● **Task**
An exact copy of every entry is required, without the pictures.

● **Given records**
========

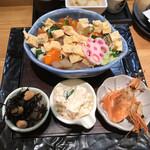 ときすし - 海鮮チラシと付き出し3種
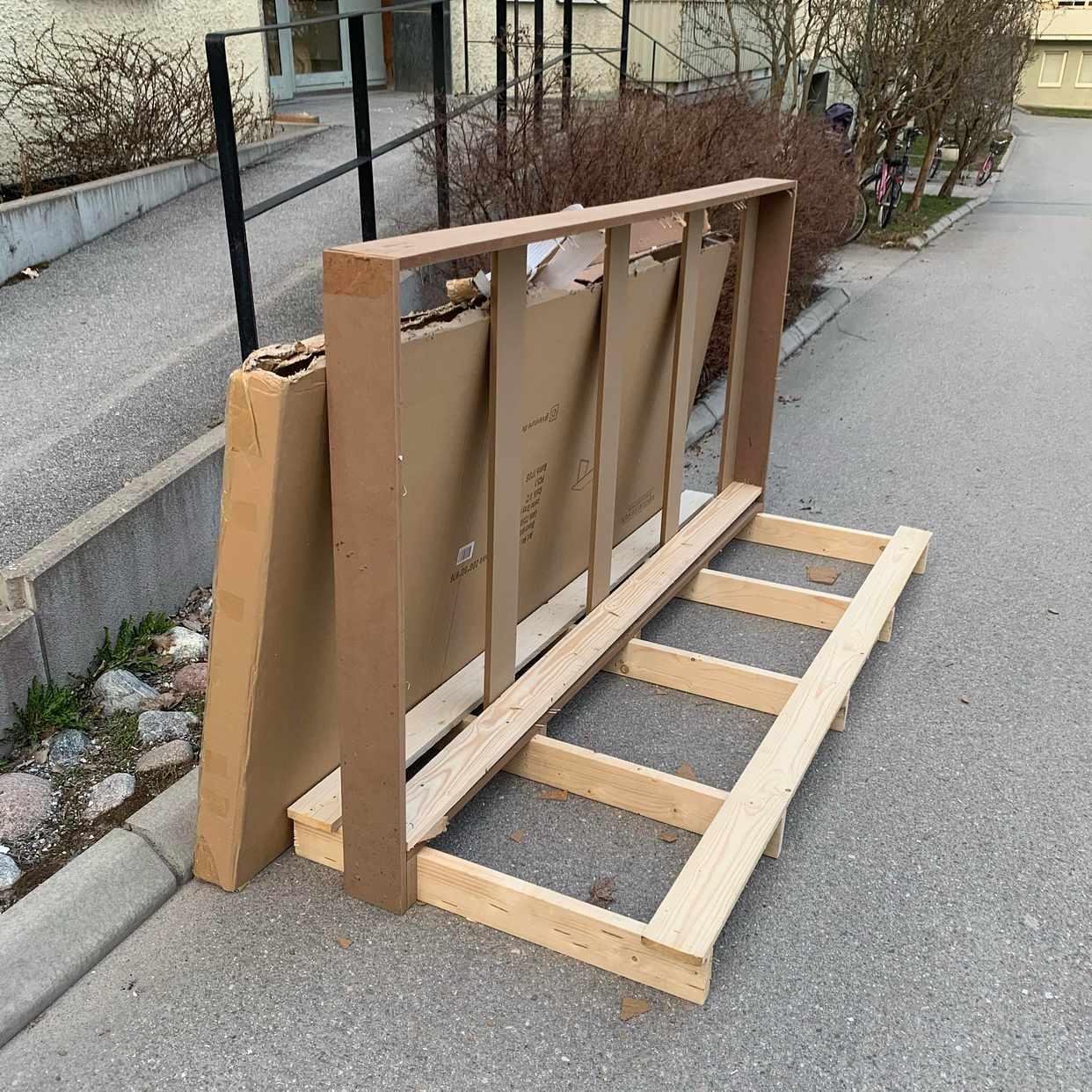 image of Träplankor kartonger - Åkersberga
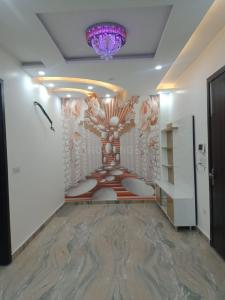 Gallery Cover Image of 590 Sq.ft 2 BHK Independent Floor for buy in Dwarka Mor for 3561000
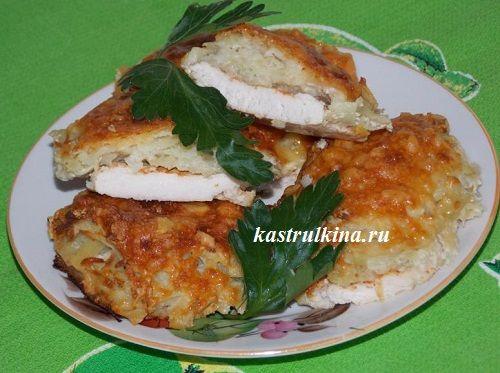 Запеченное в духовке куриное филе под шубой из картофеля и сыра. Пошаговые фото приготовления.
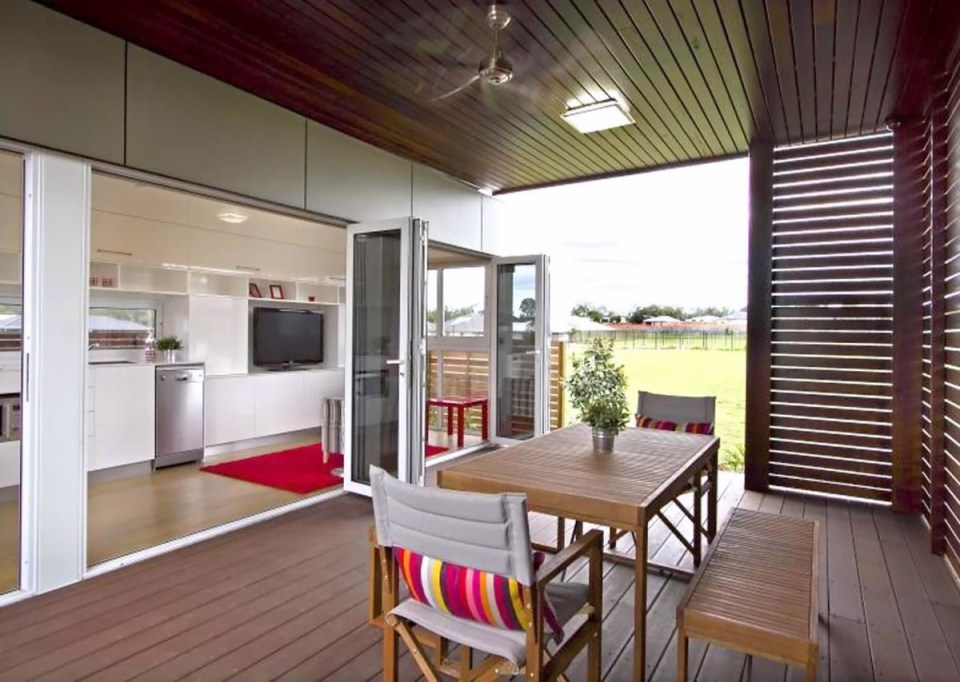 modular shipping container home offers the perfect floor plan. Black Bedroom Furniture Sets. Home Design Ideas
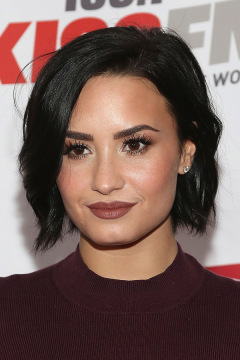 demi-lovato-brown-lips-get-look-ftr.jpg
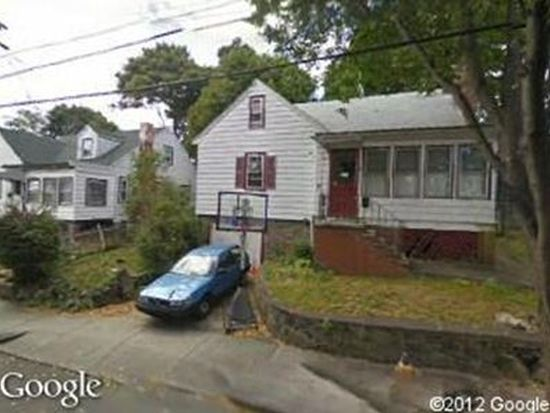 19 Galty Ave, Dorchester Center, MA 02124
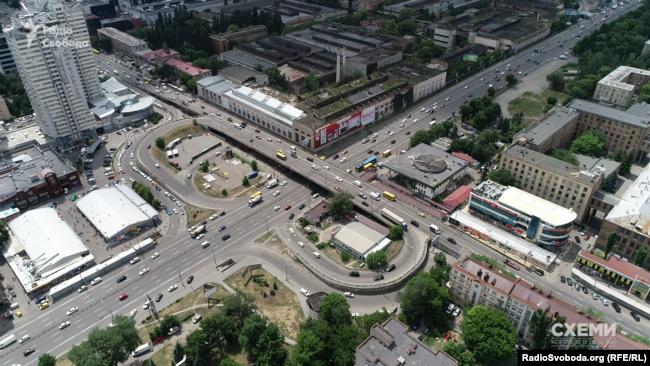 «Схеми» тоді розповіли, що конкурс на обрання підрядника будівництва Шулявської розв'язки провели з численними порушеннями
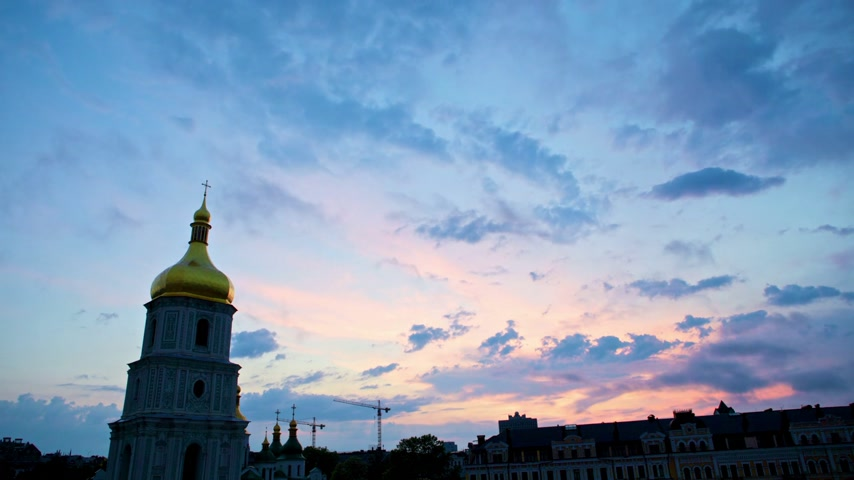 Украина : sunset over Saint Sophia Cathedral in Kiev, timelapse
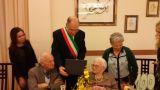 Il presidente del Consiglio Comunale consegna una targa ricordo alla Signora Anna La Palombara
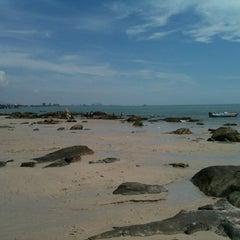 Photo taken at ชายหาดหัวหิน (Hua Hin Beach) by Notty ก. on 4/19/2012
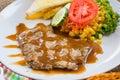 Rindfleischsteak mit soße des schwarzen pfeffers salat und pommes frites auf s Stockbilder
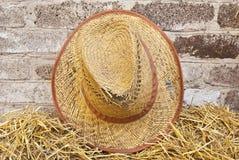Vieux chapeau de paille Photographie stock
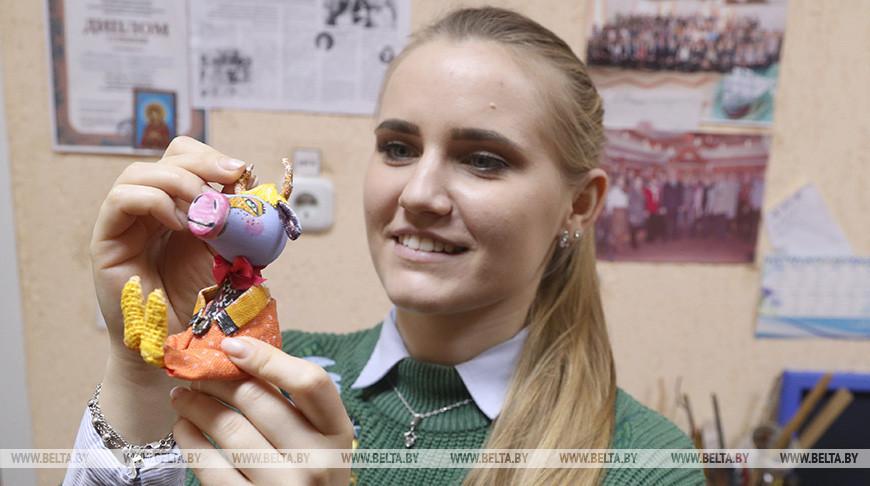 Учащиеся Могилевского экономического колледжа планируют сделать более 6 тыс. новогодних сувениров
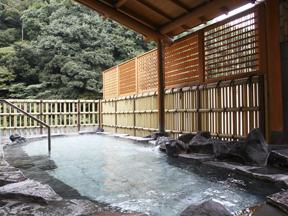 箱根パークス吉野 山の緑が露天に映えのんびりムード満載の展望露天風呂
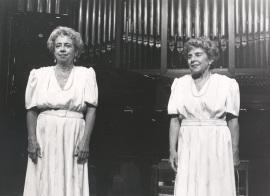 Josefa Palaviccini y Agustina Palaviccini. Recital de dúo de pianos, 1981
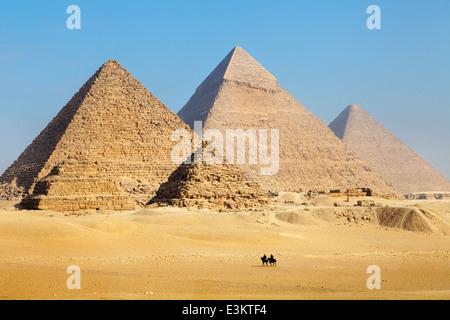 Vista delle piramidi vicino a città del Cairo in Egitto Foto Stock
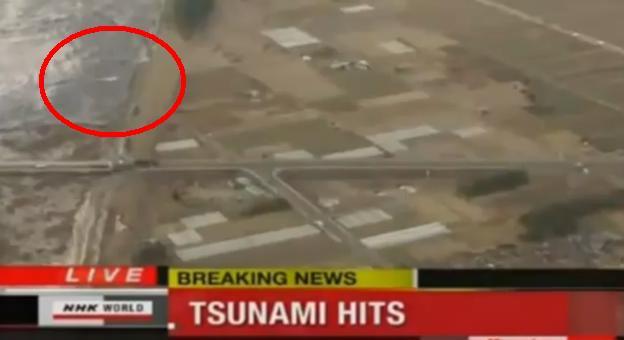 Resultado de imagen de ovni en el tsunami de japon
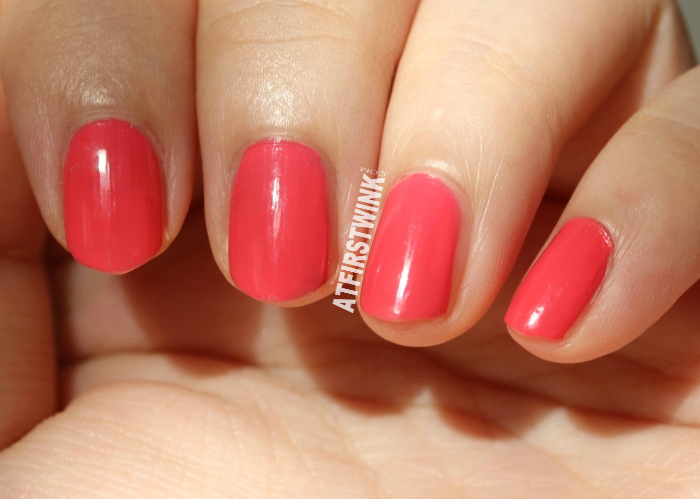 Dior vernis 575 Wonderland swatch (in the sun)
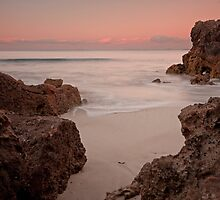 Hoopers Beach, Robe SA by Fiona Boundy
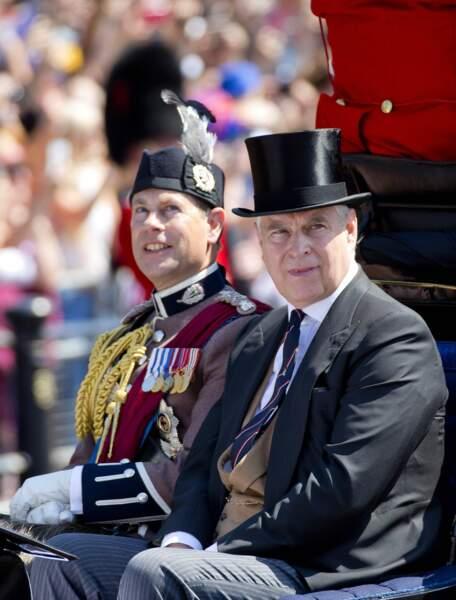 Les princes Andrew et Edward étaient évidemment là pour célébrer leur maman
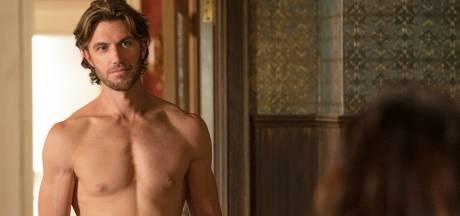 """Le pénis d'Adam Demos dans la célèbre scène de la douche de """"Sex/Life"""" est-il vraiment le sien?"""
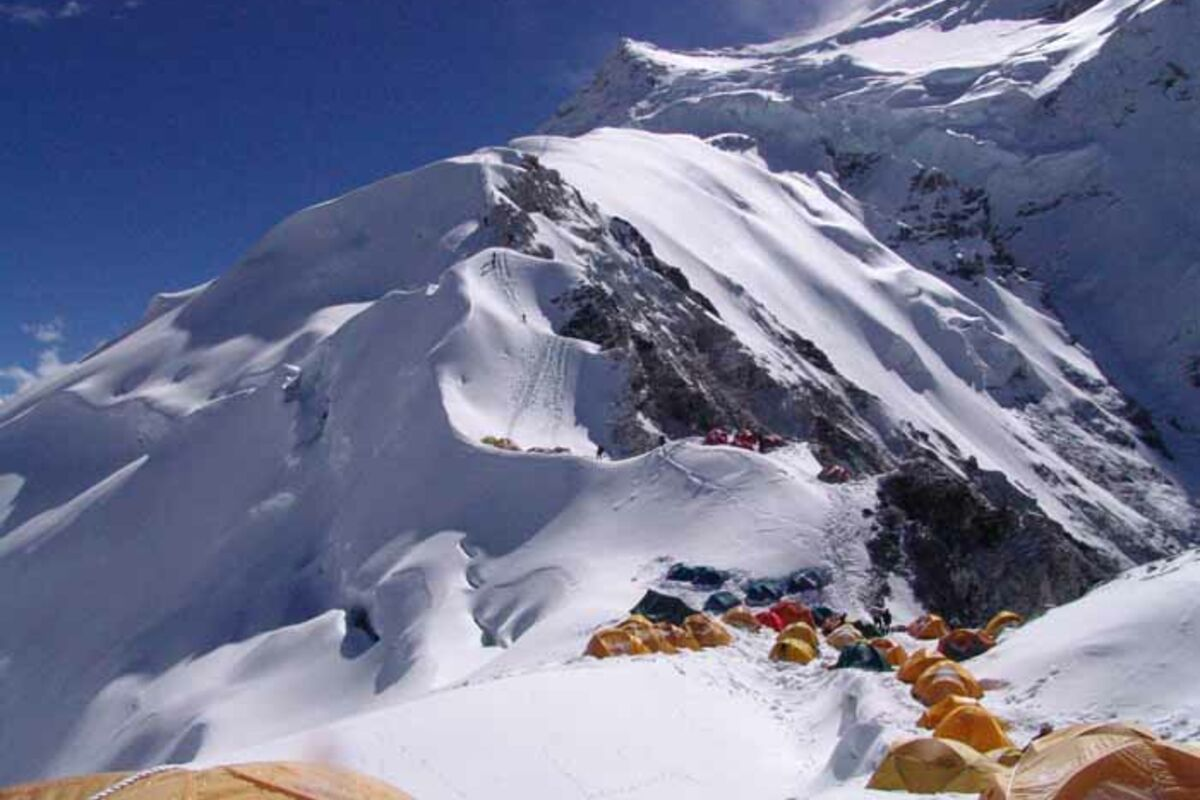Zelte des 1. Lagers am Cho Oyu - SummitClimb Expedition | © SummitClimb Teilnehmer Guntis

========

● **Reply**
 ときすし - 海鮮チラシと付き出し3種
 image of Träplankor kartonger - Åkersberga
 Gallery Cover Image of 590 Sq.ft 2 BHK Independent Floor for buy in Dwarka Mor for 3561000
 Запеченное в духовке куриное филе под шубой из картофеля и сыра. Пошаговые фото приготовления.
 modular shipping container home offers the perfect floor plan. Black Bedroom Furniture Sets. Home Design Ideas
 demi-lovato-brown-lips-get-look-ftr.jpg
 19 Galty Ave, Dorchester Center, MA 02124
 «Схеми» тоді розповіли, що конкурс на обрання підрядника будівництва Шулявської розв'язки провели з численними порушеннями
 Украина : sunset over Saint Sophia Cathedral in Kiev, timelapse
 Il presidente del Consiglio Comunale consegna una targa ricordo alla Signora Anna La Palombara
 Photo taken at ชายหาดหัวหิน (Hua Hin Beach) by Notty ก. on 4/19/2012
 Rindfleischsteak mit soße des schwarzen pfeffers salat und pommes frites auf s Stockbilder
Vieux chapeau de paille Photographie stock
 Учащиеся Могилевского экономического колледжа планируют сделать более 6 тыс. новогодних сувениров
 箱根パークス吉野 山の緑が露天に映えのんびりムード満載の展望露天風呂
 Josefa Palaviccini y Agustina Palaviccini. Recital de dúo de pianos, 1981
 Vista delle piramidi vicino a città del Cairo in Egitto Foto Stock
 Resultado de imagen de ovni en el tsunami de japon
 Dior vernis 575 Wonderland swatch (in the sun)
 Hoopers Beach, Robe SA by Fiona Boundy
 Les princes Andrew et Edward étaient évidemment là pour célébrer leur maman
 """Le pénis d'Adam Demos dans la célèbre scène de la douche de """"Sex/Life"""" est-il vraiment le sien?"""
Zelte des 1. Lagers am Cho Oyu - SummitClimb Expedition | © SummitClimb Teilnehmer Guntis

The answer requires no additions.